* _Exercise prompt_
Write out the data again exactly, skipping every picture.
* * * *
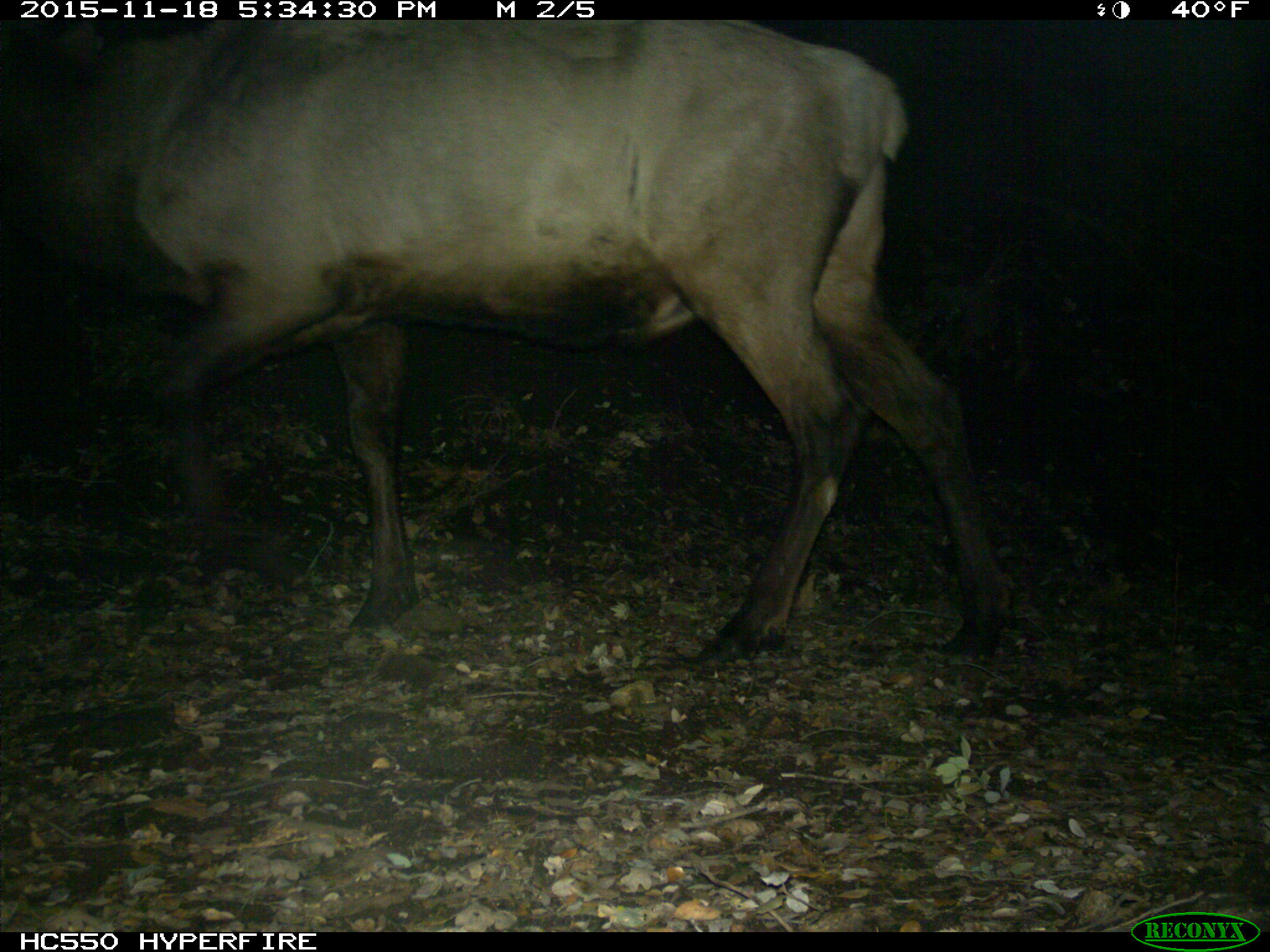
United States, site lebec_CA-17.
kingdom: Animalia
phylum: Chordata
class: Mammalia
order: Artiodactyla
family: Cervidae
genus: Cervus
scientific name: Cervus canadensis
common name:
* * * *
* _Response_
United States, site lebec_CA-17.
kingdom: Animalia
phylum: Chordata
class: Mammalia
order: Artiodactyla
family: Cervidae
genus: Cervus
scientific name: Cervus canadensis
common name:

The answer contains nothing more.